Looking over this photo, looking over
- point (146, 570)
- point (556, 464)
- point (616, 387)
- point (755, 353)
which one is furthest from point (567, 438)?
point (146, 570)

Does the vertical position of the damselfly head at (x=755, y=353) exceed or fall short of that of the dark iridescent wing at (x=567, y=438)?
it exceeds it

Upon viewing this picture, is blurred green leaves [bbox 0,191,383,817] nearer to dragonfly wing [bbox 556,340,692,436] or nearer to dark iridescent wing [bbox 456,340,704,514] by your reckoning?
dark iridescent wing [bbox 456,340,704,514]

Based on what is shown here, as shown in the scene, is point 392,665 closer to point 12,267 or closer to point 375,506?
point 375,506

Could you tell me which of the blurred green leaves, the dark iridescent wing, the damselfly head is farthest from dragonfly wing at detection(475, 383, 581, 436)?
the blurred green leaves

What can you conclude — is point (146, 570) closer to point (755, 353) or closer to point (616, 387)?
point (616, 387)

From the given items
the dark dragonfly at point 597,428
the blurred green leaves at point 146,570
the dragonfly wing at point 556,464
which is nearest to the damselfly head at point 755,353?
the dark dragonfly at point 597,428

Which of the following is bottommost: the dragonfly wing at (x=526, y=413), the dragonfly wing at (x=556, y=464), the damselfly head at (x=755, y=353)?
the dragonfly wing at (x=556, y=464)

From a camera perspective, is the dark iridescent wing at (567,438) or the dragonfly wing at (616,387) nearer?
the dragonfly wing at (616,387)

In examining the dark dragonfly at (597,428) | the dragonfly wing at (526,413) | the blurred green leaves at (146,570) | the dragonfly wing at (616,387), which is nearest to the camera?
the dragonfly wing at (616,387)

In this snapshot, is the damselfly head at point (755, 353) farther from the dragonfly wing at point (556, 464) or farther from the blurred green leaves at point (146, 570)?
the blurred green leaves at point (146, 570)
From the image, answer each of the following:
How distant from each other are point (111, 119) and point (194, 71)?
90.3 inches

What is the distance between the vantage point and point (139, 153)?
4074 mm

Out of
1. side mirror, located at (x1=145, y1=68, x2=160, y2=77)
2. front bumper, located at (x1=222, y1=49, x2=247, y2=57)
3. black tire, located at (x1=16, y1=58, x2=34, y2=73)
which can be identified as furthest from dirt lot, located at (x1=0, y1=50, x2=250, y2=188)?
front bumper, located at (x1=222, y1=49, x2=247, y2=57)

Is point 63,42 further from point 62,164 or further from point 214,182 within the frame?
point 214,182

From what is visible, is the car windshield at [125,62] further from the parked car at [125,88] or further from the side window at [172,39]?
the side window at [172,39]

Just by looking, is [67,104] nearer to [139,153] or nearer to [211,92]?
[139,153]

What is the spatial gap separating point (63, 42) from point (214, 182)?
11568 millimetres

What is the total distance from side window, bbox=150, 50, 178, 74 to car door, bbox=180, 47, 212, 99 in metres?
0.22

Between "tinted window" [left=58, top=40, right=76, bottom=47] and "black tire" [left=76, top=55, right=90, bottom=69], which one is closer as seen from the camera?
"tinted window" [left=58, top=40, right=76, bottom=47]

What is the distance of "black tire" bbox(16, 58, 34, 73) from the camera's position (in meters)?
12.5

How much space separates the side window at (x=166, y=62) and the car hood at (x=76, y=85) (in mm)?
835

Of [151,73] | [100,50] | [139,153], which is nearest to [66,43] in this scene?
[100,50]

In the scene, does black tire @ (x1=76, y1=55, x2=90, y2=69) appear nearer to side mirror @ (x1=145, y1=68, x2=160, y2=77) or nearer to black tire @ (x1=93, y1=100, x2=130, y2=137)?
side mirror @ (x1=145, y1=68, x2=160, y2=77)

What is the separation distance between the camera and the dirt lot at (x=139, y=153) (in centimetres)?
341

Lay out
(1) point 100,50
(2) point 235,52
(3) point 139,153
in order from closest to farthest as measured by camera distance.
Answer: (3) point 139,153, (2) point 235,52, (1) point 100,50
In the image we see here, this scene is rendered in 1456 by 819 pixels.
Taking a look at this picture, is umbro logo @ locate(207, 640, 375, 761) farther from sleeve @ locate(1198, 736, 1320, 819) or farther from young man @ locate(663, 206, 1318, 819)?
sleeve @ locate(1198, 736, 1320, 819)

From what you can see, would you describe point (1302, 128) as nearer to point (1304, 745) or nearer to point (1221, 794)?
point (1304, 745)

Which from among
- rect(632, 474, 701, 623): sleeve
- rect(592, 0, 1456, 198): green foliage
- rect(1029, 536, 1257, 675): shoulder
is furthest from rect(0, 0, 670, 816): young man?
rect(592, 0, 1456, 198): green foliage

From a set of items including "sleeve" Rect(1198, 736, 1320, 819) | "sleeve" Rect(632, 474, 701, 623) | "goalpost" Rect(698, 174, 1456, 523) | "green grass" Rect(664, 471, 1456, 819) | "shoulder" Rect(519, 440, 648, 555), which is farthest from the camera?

→ **목표**: 위 목록에서 "Which from among"가 들어 있는 줄부터 목록 끝까지를 한 글자도 바꾸지 말고 옮겨 적으세요.

→ **아래 결과**:
Which from among
- rect(632, 474, 701, 623): sleeve
- rect(592, 0, 1456, 198): green foliage
- rect(1029, 536, 1257, 675): shoulder
is furthest from rect(0, 0, 670, 816): young man?
rect(592, 0, 1456, 198): green foliage

From a set of items including "sleeve" Rect(1198, 736, 1320, 819) | "sleeve" Rect(632, 474, 701, 623) | "goalpost" Rect(698, 174, 1456, 523) | "green grass" Rect(664, 471, 1456, 819) | "shoulder" Rect(519, 440, 648, 555), which is farthest from the camera?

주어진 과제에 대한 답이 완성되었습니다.